Concept
In January 1995, an earthquake hit Kobe, where Tanaka's studio is located. The damage to the city was unimaginable, with leaning buildings, distorted ground, and gray spaces all around the studio. We could not determine where the horizontal and vertical parts of the buildings should have been, and...
In January 1995, an earthquake hit Kobe, where Tanaka's studio is located. The damage to the city was unimaginable, with leaning buildings, distorted ground, and gray spaces all around the studio. We could not determine where the horizontal and vertical parts of the buildings should have been, and the city had lost the standards that we had unconsciously sensed in our daily lives. In the midst of anxiety, confusion, and helplessness, the great sense of discomfort I felt in this space without standards became the impetus for me to think about the standards surrounding my own life. We create standards at various levels to form the society and culture of Japan, and we operate in spaces that are physically and mentally organized to make our lives easier, but we are usually unaware of their existence.

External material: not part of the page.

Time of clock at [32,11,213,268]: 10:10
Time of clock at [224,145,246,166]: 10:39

And while the common concepts held by people living within these standards are necessary for communication, they also constrain our freedom of thought and creativity. It is difficult to recognize what exists as a matter of course, and we do not think that this causes us to have mental closure, and we are not easily aware of these restraints. The world is built on diverse criteria, and people live within one or a few of these criteria, and all friction and conflict between races, nations, and religions is caused by differences in these criteria to a great extent. If this is the case, if we can relate to the phenomena with a broad perspective and tolerance, the world will become a softer space, and people will be able to live with more flexibility, which was the beginning of the work that continues to this day.

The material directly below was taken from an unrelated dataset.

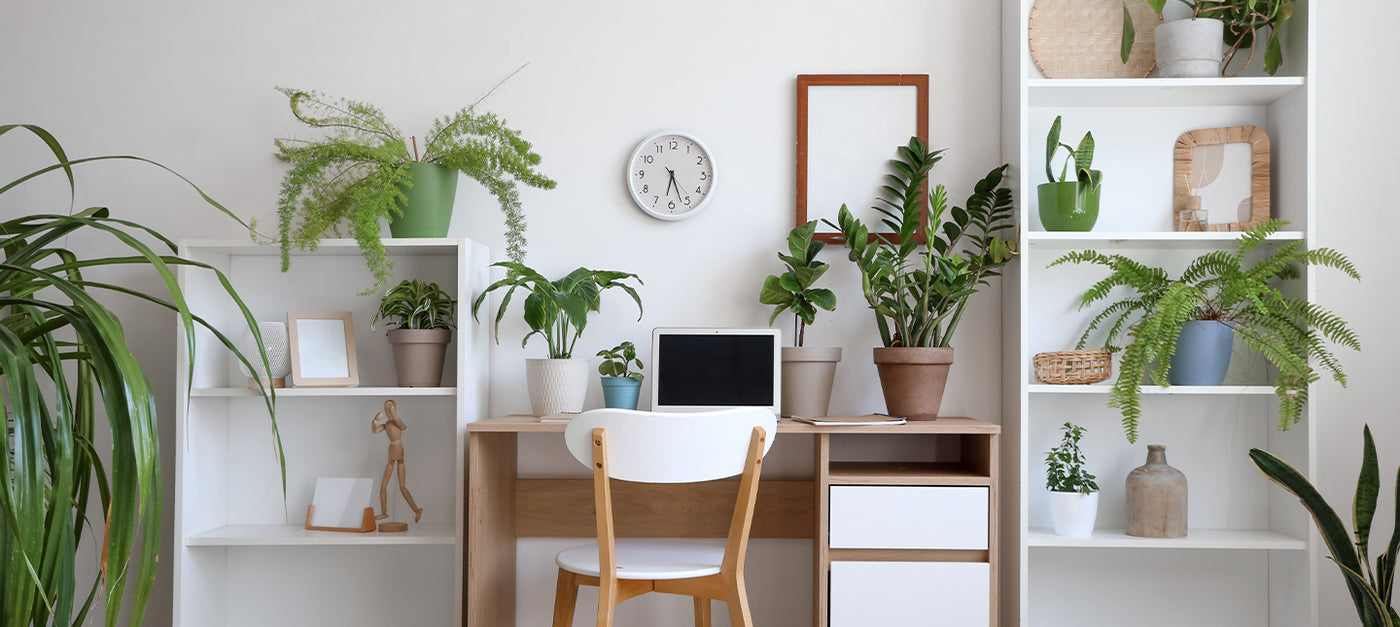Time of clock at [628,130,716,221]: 6:26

In order to function as a device for reconstructing people's concepts, this series begins by deconstructing what is already recognized. In other words, he obscures the context in which the object exists in order to make it recognizable. The light bulbs, eggs, and spice tubes that he uses as the building blocks of his installations are not things that are usually displayed in galleries or museums, but things that make sense in everyday life. The axis of this series is to make them exist in a way that the viewer has no clear criteria for selecting the components of the work, such as the number and arrangement pattern, etc., and that their meaning changes depending on the discomfort of placing them in an art space, the number, arrangement form, and distance between the viewer and the work. These devices create a gap in the viewer's preconceived notions.
The series also includes a jigsaw puzzle that makes the definitions (standards) of three-dimensional and two-dimensional, abstract and figurative, and so on relative to each other. The original design of the jigsaw puzzle allows for an infinite series of pieces, and the distance between the viewer and the work changes the way the work is seen, from abstract to figurative, and from figurative to abstract. Some also embody the transition from two-dimensional to three-dimensional.
All are devices designed to blur fixed standards by causing a slight shift in the viewer's conception. This slight shift in perception can be experienced as a softer way of relating to the world. We hope that this series of experience devices, which are designed to cause a subtle shift in perception, free people's thoughts with a sense of confusion, and then reconstruct their concepts, will cause changes in the world like the butterfly effect.